With the growth in scope of Supply Chain Management (and possibly a new Supply Chain Control Tower), we need to re-evaluate if the leader of SCM should be a “manager”; (as is the case in many companies today); or should the position be a director or vice-president.
Recently, the LinkedIn SCM Professionals held a group discussion on “What is the difference between a SCM Manager , director or VP ???? Just fancy names or what?” I summarized this very exciting discussion. The best comment came from member RANJIT SARKAR : SCM Manager is a person sailing a boat in the river with all the ups and downs, Director or VP is a person sitting on the bank of river shouting and instructing to the sailors.
A general consensus of this discussion was that SCM manager’s focus is on the tactical side of the day to day operations with about 90% of his/her time spent on purchasing-warehousing-inventory management-planning and scheduling issues and all the daily issues that arise from those areas.

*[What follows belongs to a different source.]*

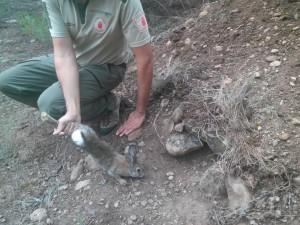 Conejo capturado. (Foto: Navarra.es).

The Director spends about 65% of his/her time on those same issues but 35% is spent on looking at numbers and the analysis of the numbers pertaining to PPV, inventory dollars, supplier spend, forecast to plan accuracy and shipments and monthly numbers.
The VP spends about 10-15% of his/her time on the tactical issues which is really done through meetings about the issues with their staff and may sit in on some major issues with suppliers be it in logistics, purchasing, or manufacturing issues but the other 85-90% of his time is spent on strategic issues. Why the numbers are not where they need to be? How to improve on the numbers? Budgeting for the next year and three years out, capital expenditures, market forecasts, staffing overall, new product development, cultural issues within the organization, and potential M & A’s or consolidations of existing facilities.
A while back I wrote about 5 Must-Haves to Qualify as a Supply Chain Manager. This was more at the tactical level. Recently I wrote about the qualifications of a supply chain manager. I moved the position to the C-Level and reviewed some executive search companies and also some high-powered job hunters who have their own web sites. Shown below is a composite of possible qualifications for a C-Level Supply Chain executive :
General Manager/Operations & Supply Chain Executive with extensive global operations P&L experience in (fill in the blank: any “hot” industry), primarily with major Fortune 200 corporations. Skilled in managing profit centers and developing/implementing initiatives designed to improve and streamline manufacturing/supply chain and planning process to include business development, quality, customer service, product development, on-time and order-to-delivery cycles, using owned or contracted factories and third party OEM providers.
Key strengths include:
• Financial skill strength in both P&L and asset management
• High level knowledge of finance, global manufacturing/supply chain operations, corporate IT
• Re-engineering skills using Six-Sigma process, cost cutting & flexibility
• Strong global background & outstanding leadership skills and style.